Excerpted passage:
★ ★ ★ ★ ★

Adopting these 4 principles of well-being into our lives can help us to live a more harmonious and rewarding existence. However, there is a fifth element I would add that can enhance our ability to live a more generous, resilient, attentive, and good life:
For each of us to tap into our inner strength and live in an “adult mode,” we must differentiate from negative past influences and programming that act as overlays on our behavior. We must identify and separate from unhealthy adaptations we’ve made in our past. These include destructive attitudes and unfavorable ways of seeing ourselves and our abilities as well as of viewing others and their shortcomings.
1. Separate from destructive attitudes that were directed toward us that we’ve internalized.
2. Differentiate from negative traits of parents and other influential caretakers.
3. Break free of old defenses that we built to cope with negative childhood events.
4. Develop our own value system and approach to life.
The goal of differentiation is to uncover the real you. It is a process designed to help us reveal our true wants and desires and separate from the less favorable familial and societal pressures that have shaped our psychological defenses. It helps us shed unneeded armor, mechanisms, and patterns of behavior we’ve built up that now prevent us from achieving these essential tasks for psychological and physical well-being.
While the process of differentiation may sound like it’s all about you, in truth, this focus on yourself isn’t selfish. It benefits everyone, because in being happier, more fulfilled individuals, we have more value to those around us. Enhancing self-understanding and self-compassion extends our understanding and compassion for others. Feeling good about ourselves allows us to be good to the people in our lives.
Like, generosity, resilience, attention, and goodness, differentiation provides a powerful lamplight on the pathway to well-being. It is a means of finding meaning and a method of fulfilling our unique destiny.
None of these principles seem to offer an overnight, quick fix to the challenges we all inevitably face, but they do reveal a way of living that can enhance our overall quality of life.

★ ★ ★ ★ ★

Given records:

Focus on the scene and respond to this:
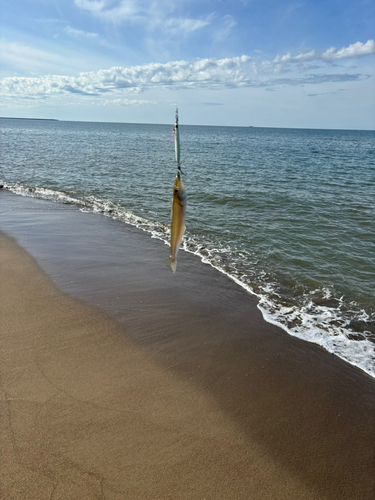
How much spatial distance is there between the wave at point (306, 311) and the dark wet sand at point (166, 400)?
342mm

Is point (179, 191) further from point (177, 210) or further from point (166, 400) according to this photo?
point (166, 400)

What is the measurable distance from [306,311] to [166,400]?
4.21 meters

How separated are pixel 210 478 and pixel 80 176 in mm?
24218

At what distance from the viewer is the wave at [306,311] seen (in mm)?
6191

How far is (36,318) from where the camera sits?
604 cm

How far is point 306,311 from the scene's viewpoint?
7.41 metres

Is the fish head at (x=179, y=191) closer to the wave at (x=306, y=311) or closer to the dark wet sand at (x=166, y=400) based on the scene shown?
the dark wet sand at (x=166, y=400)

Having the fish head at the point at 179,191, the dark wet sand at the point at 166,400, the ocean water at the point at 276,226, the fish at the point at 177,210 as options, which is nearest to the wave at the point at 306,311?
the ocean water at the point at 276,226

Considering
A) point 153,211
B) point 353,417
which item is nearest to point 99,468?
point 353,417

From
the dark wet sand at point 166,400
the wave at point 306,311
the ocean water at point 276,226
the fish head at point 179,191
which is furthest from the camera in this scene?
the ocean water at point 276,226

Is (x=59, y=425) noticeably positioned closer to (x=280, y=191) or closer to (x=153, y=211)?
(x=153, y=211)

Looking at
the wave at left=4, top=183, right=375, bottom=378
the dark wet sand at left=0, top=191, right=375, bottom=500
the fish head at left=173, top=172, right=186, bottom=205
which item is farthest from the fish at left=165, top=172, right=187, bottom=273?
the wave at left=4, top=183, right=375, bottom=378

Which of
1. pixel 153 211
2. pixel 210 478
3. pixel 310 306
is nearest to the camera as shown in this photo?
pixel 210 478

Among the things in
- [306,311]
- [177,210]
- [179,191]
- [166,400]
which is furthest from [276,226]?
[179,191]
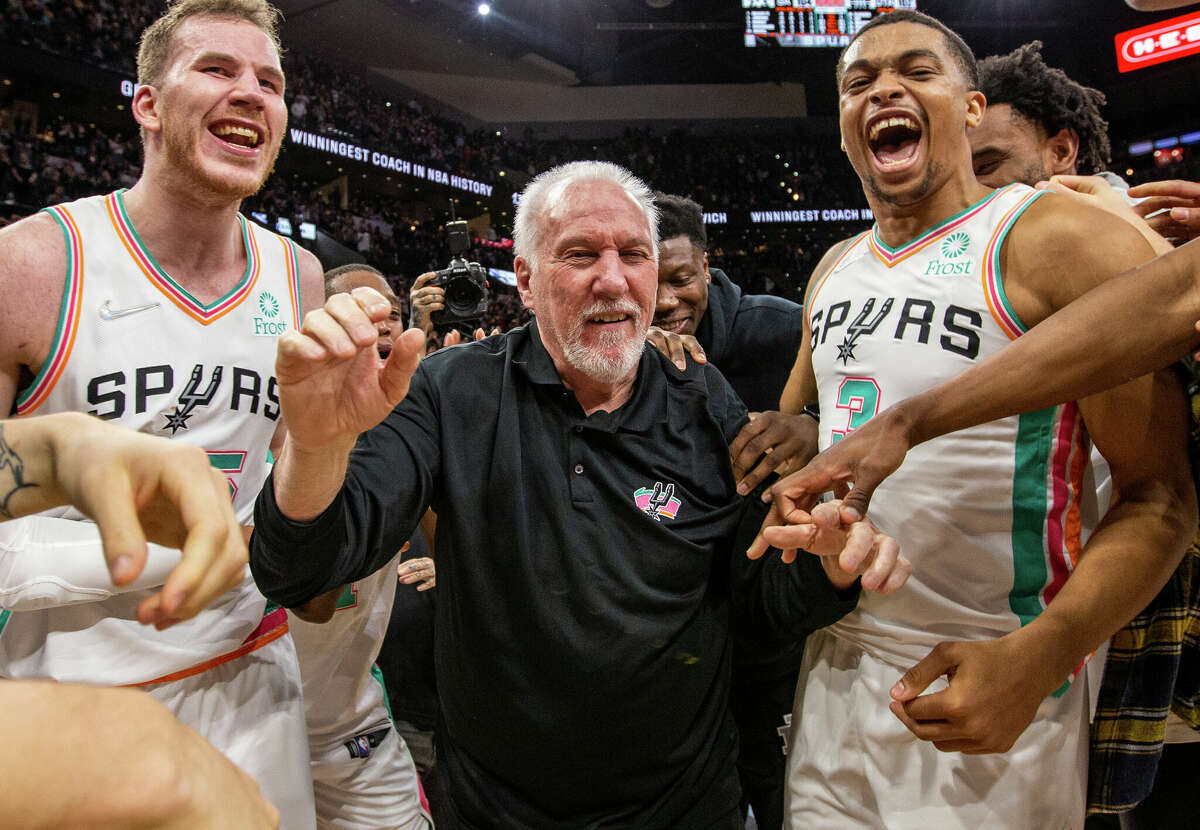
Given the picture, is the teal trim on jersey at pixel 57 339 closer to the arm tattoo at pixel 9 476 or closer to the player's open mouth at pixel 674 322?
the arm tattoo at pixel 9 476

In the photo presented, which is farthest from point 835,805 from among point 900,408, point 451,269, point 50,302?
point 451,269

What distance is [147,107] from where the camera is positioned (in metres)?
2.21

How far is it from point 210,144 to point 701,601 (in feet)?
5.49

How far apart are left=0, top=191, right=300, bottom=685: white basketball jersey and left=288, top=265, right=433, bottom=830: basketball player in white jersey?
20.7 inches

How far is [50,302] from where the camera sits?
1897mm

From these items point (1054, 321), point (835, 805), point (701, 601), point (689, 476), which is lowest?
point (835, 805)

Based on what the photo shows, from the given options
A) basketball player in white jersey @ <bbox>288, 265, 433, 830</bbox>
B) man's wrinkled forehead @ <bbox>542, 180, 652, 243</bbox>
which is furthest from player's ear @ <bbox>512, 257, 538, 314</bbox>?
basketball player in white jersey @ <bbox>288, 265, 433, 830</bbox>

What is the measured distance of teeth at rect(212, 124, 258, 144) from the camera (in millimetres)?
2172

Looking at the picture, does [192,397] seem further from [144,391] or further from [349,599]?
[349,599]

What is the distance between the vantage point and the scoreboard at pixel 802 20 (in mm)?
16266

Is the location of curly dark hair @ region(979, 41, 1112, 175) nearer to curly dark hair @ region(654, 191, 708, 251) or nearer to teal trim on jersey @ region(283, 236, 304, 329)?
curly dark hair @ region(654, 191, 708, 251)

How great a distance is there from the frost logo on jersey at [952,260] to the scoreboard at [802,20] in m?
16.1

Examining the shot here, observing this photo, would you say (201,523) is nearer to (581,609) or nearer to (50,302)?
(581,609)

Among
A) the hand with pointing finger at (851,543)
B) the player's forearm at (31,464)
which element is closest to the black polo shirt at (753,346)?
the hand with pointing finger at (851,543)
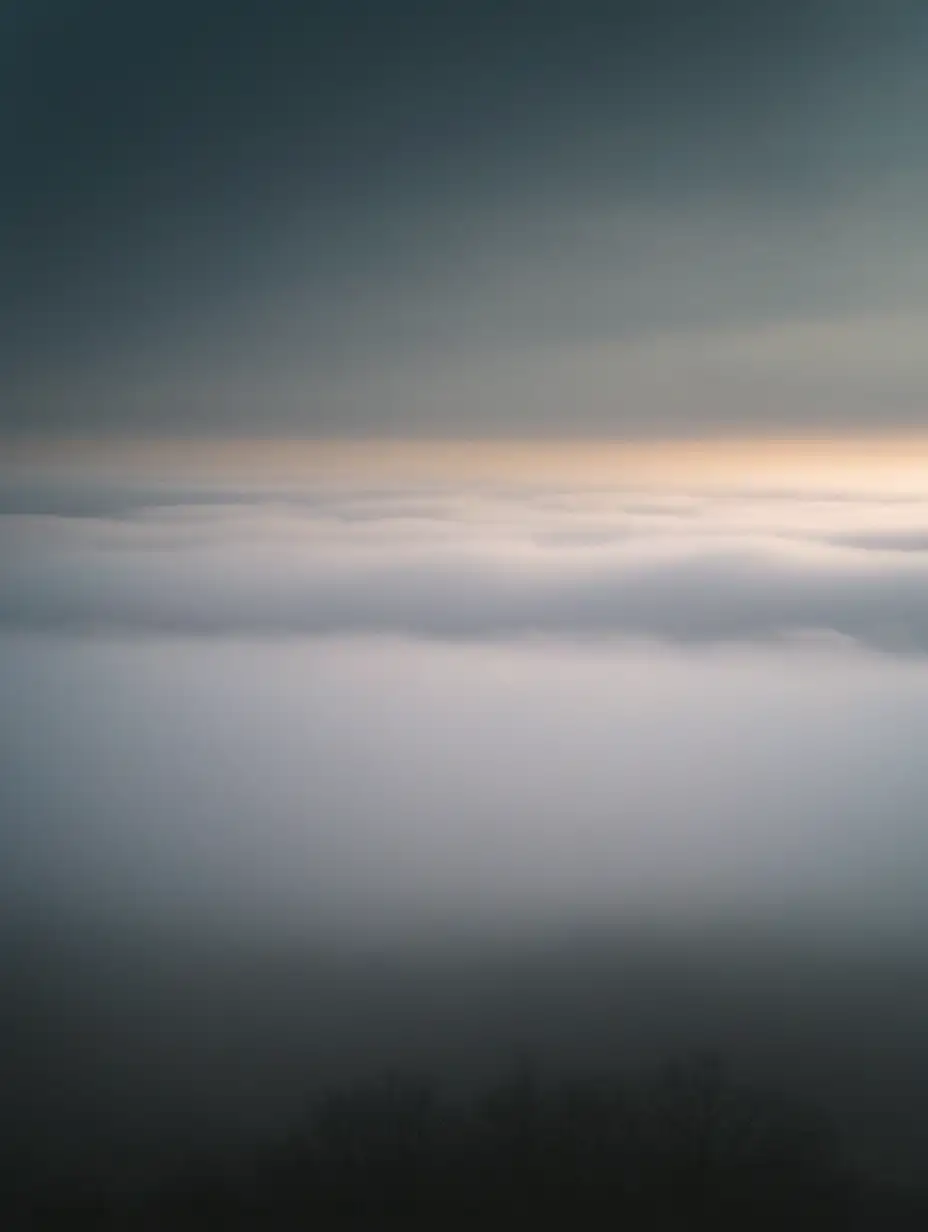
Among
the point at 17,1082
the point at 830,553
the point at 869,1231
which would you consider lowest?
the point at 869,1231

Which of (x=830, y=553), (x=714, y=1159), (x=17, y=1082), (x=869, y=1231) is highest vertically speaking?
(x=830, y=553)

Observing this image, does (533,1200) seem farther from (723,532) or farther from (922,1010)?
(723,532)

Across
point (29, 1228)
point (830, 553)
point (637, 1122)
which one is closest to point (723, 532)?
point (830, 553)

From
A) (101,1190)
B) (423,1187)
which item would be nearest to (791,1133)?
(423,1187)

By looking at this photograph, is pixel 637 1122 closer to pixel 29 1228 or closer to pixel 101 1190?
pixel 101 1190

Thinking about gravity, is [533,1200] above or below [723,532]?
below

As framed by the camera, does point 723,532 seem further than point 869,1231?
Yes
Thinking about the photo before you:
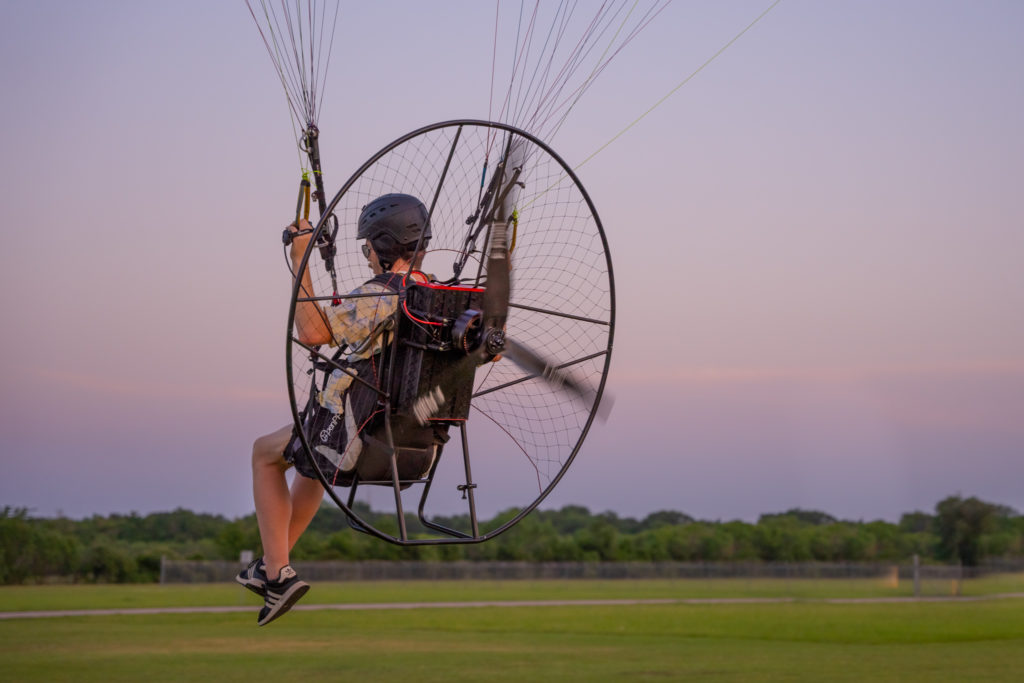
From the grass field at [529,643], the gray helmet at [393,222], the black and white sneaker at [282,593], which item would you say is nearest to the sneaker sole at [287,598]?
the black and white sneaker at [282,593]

★ ★ ★ ★ ★

Set exercise:
Answer these from the passage on differentiation:
1. In the fourth listed step, what are we to develop?
2. What is the stated goal of differentiation?
3. What does feeling good about ourselves allow us to do?

Response to this exercise:
1. Our own value system and approach to life.
2. To uncover the real you.
3. To be good to the people in our lives.